▶ [TASK TO COMPLETE]: Transcribe, word for word, only the lines from the one containing "my husband with a giant sunflower I planted" through the end of the material below. Pictures stay out.

▶ [DATASET EXCERPT]:
•••

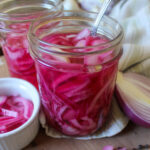 Two pink pint jars of pickled red onions.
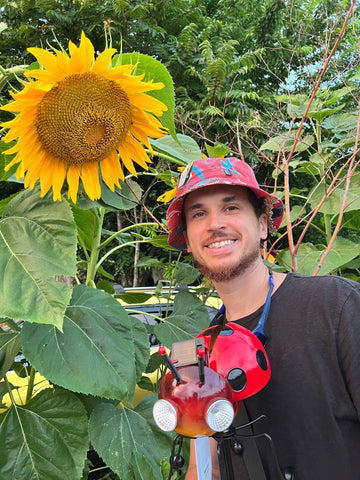my husband with a giant sunflower I planted
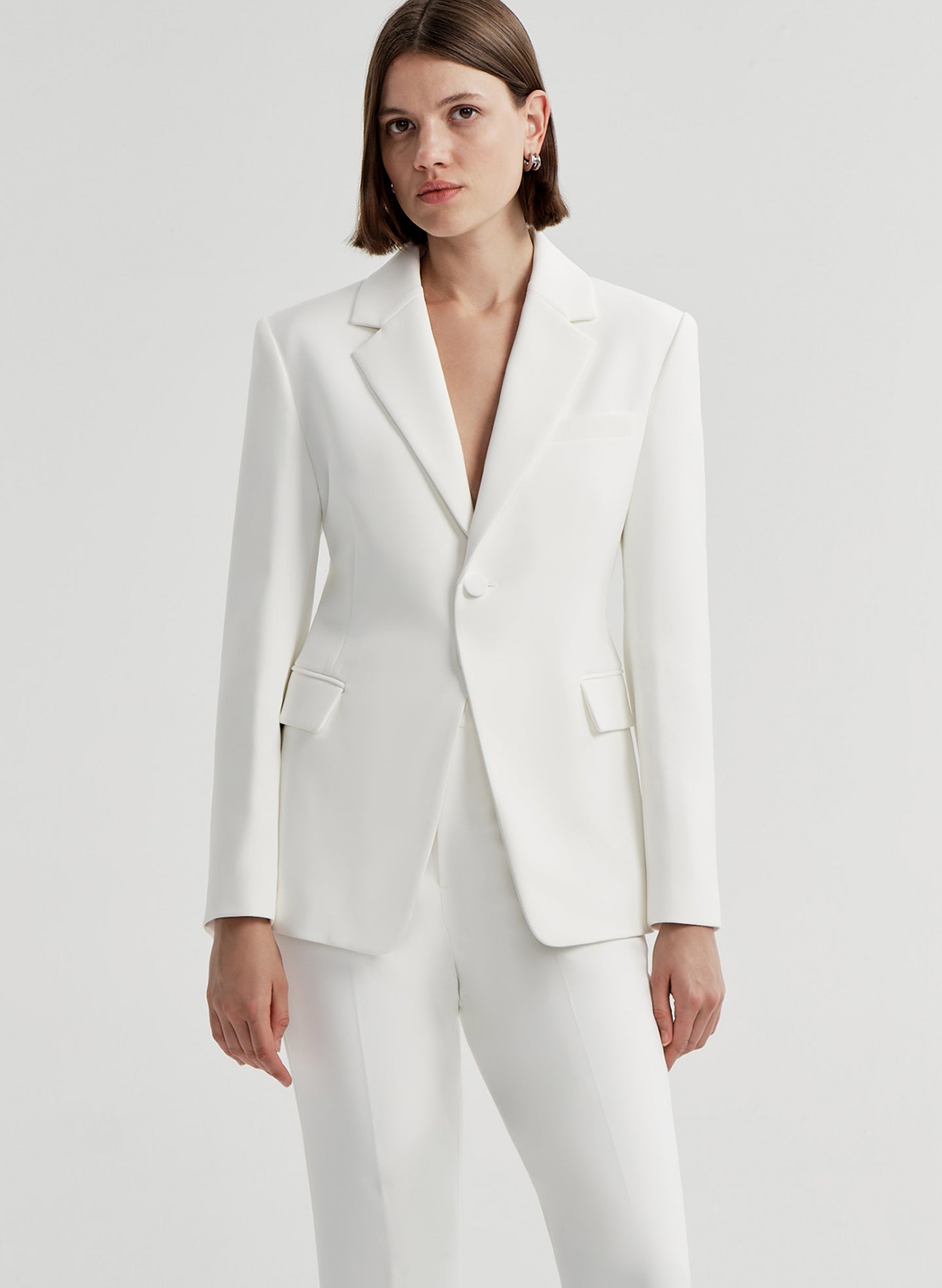 woman wearing white suit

•••

▶ [EXERCISE RESULT]:
my husband with a giant sunflower I planted
 woman wearing white suit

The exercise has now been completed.